WOW!!!! I just don't understand the mind set of these people. Just lazy I think. Anyone can trim a goats feet! Horses on the other hand cost money for a Farrier, but if you take on an animal you should have the funds and time to care for it!


----------



## Kaneel (Oct 7, 2012)

Down here we have the same problem. Sadly, it's mostly in my own community. At shows, I never really saw it, we have a lot of Boer breeders down here, so people tend to buy from the reputable ones, and care for them enough to try to win something. However, in my town, I helped out with clipping a couple of goats who weren't at the ag farm, I felt so bad. 
One of them managed to jump a 4 foot high fence in its panic at us being near it, and the halter on it had been tight on it so long, it had open sores from it! 
Another goat was skinnier than anything. Skin hair and bones, almost 0 muscle on her. It got to the point where everyone at the ag farm _but_ the owners were feeding it. We gave it grass from outside the pens, leftover food from our goats, etc. Eventually their ag teacher got them to feed, but even then we only saw them come out once every 5-7 days. The poor thing didn't even make enough weight to _go_ to the exit show! It stayed at the farm by itself for 2 weeks, before I managed to contact the ag teacher and take the goat. She is literally the sweetest thing and just wants love. She is still skinny, but you can feel the fat and muscle on her now.(EDIT: She is the goat on the right in my avatar btw  )
It's terrible how badly people treat their animals, I mean, yes they _are_ just going to slaughter at the end of the year, but come on, at least take care of them until then!


----------



## Dani-1995 (Mar 11, 2011)

I've met more amazing Boergoat breeders than not so great ones. I think the good, caring ones far out weigh the ignorant, selfish ones. 

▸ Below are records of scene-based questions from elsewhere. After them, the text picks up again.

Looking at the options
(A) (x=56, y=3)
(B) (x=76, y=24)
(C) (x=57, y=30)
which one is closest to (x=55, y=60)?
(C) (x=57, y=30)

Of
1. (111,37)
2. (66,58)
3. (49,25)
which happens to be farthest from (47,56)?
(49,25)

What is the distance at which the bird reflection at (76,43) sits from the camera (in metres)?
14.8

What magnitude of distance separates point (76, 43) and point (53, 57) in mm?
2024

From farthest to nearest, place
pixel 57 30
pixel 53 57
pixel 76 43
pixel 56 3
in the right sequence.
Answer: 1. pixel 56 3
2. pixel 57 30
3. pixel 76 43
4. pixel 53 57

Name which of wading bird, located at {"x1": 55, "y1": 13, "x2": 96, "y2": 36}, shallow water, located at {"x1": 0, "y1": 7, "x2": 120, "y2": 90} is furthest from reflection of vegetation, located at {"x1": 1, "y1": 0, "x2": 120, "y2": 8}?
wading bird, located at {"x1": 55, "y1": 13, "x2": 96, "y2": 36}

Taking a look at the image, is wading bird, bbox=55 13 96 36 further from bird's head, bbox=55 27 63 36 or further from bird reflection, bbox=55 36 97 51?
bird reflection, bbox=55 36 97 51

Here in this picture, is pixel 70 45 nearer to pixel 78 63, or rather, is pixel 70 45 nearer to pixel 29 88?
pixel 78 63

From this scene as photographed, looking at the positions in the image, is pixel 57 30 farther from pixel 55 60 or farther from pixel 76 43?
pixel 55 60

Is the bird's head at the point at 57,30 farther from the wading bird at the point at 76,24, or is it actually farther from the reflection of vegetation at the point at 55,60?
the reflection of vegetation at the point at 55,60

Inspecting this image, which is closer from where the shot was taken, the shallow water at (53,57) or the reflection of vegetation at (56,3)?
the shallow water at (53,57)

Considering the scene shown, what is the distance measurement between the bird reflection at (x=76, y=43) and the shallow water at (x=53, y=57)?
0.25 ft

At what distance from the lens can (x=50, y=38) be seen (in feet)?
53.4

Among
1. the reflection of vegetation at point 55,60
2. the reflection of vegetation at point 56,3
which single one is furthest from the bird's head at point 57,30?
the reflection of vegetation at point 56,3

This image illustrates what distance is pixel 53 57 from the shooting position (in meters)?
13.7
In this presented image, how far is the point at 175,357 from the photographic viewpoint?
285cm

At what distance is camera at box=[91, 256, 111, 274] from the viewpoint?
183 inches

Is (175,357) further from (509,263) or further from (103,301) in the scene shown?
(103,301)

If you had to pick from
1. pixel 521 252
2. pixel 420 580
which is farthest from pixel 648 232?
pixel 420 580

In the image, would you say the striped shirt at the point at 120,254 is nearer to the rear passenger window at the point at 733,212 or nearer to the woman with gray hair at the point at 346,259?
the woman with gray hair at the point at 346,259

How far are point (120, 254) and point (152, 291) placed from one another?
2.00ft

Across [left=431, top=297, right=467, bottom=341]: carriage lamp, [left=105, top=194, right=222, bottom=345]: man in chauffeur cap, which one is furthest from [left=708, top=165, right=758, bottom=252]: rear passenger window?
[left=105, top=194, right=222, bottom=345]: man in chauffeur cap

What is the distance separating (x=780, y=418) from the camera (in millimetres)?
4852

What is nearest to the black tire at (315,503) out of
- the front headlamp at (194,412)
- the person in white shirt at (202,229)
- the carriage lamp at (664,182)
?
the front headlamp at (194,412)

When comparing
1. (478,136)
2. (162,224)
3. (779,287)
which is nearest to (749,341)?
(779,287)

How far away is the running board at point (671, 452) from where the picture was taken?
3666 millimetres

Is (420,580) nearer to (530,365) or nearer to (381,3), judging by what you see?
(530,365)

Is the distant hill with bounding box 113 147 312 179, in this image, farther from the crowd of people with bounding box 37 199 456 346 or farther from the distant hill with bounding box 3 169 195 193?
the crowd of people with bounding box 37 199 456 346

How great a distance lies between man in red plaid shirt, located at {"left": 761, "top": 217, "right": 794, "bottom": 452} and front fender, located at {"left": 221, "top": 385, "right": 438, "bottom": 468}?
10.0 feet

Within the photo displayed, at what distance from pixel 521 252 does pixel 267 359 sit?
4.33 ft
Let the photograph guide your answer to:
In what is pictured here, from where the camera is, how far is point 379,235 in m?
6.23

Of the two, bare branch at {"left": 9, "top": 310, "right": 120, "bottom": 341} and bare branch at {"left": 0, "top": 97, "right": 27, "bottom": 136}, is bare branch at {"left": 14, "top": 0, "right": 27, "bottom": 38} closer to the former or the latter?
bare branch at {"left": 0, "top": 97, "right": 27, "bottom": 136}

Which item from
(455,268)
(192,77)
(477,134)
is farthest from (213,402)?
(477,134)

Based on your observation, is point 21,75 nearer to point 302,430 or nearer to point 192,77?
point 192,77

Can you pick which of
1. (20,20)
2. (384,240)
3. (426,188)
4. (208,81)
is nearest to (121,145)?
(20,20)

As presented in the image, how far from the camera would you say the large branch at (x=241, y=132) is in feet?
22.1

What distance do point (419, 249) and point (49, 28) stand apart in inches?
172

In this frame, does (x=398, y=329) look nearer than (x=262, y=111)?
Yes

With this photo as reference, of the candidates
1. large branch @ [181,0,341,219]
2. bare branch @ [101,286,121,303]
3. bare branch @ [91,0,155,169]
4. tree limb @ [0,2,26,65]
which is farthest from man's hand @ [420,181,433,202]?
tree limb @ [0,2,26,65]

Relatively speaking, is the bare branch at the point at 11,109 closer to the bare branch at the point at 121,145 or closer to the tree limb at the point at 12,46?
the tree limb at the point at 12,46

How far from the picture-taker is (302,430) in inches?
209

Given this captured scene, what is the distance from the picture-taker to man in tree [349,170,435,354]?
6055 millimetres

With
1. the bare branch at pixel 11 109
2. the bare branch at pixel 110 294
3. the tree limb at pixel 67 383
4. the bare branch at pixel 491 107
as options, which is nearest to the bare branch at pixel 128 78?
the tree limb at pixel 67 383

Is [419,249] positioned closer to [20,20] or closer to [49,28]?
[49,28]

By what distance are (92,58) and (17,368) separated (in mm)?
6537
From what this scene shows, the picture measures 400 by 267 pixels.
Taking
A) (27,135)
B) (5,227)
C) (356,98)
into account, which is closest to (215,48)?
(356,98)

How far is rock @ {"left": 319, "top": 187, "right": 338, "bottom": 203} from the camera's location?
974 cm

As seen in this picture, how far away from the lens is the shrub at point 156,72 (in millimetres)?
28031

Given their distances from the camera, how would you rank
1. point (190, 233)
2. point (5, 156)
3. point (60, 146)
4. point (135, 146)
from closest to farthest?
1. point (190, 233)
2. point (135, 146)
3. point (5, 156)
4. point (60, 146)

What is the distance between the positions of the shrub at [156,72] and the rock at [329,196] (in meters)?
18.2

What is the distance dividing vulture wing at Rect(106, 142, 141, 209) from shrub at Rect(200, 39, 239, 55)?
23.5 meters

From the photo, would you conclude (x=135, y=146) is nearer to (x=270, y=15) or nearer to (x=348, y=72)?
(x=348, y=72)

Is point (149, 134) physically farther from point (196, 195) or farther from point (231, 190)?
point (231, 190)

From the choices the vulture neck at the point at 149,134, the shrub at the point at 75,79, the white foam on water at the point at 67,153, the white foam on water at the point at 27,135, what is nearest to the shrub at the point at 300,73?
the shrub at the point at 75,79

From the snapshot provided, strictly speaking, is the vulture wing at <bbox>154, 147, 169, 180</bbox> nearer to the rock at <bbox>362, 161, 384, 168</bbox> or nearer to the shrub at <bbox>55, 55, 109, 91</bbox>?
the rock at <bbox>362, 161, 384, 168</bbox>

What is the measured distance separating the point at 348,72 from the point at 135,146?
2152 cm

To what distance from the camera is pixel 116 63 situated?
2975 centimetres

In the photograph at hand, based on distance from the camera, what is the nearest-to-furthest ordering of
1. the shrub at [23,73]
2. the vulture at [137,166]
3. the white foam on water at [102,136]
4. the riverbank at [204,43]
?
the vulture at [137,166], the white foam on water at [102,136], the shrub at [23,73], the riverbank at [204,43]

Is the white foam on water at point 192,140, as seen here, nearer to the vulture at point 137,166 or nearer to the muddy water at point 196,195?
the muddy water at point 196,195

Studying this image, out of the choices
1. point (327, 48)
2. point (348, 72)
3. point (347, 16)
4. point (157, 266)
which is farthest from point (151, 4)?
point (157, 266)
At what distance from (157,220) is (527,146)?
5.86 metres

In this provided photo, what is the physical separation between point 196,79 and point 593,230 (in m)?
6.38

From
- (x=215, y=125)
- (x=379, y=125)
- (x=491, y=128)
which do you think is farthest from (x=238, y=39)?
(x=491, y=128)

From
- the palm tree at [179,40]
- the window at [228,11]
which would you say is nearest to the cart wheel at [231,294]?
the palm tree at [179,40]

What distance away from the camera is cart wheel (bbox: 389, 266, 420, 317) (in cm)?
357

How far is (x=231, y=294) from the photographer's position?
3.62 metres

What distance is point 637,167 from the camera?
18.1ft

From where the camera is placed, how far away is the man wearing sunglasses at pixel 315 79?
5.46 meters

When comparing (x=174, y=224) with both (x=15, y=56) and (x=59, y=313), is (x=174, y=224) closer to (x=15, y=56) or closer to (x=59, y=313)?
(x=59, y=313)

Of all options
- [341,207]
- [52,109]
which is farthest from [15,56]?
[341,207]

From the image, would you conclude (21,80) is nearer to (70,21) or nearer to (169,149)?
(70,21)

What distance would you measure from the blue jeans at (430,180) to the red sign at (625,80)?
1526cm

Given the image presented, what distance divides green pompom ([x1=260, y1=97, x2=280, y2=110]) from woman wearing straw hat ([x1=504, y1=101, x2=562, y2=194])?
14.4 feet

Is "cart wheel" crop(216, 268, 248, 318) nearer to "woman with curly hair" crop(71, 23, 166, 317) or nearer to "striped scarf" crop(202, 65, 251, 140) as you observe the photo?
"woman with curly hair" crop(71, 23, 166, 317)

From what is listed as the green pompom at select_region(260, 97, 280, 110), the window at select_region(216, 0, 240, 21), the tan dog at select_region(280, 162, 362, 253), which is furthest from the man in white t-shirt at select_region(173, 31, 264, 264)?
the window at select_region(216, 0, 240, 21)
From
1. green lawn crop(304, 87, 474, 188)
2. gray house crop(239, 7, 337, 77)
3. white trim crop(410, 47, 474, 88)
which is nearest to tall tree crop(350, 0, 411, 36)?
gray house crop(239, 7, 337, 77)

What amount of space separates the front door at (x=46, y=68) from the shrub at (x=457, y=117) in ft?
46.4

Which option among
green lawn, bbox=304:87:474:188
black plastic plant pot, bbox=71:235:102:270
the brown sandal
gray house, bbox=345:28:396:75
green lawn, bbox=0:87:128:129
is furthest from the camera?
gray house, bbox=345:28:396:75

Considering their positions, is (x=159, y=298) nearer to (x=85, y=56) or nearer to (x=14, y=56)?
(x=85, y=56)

Its ashame that some people see them as just a goat and not as a living creature that is ultimately providing for you in some way. This is the exact all my goats, wethers included, are treated as good as they are. They serve a purpose that benefits me in the long run so they deserve a good life with good care.


----------



## BCG (Jun 30, 2012)

Dani-1995 said:


> I've met more amazing Boergoat breeders than not so great ones. I think the good, caring ones far out weigh the ignorant, selfish ones.
> 
> Its ashame that some people see them as just a goat and not as a living creature that is ultimately providing for you in some way. This is the exact all my goats, wethers included, are treated as good as they are. They serve a purpose that benefits me in the long run so they deserve a good life with good care.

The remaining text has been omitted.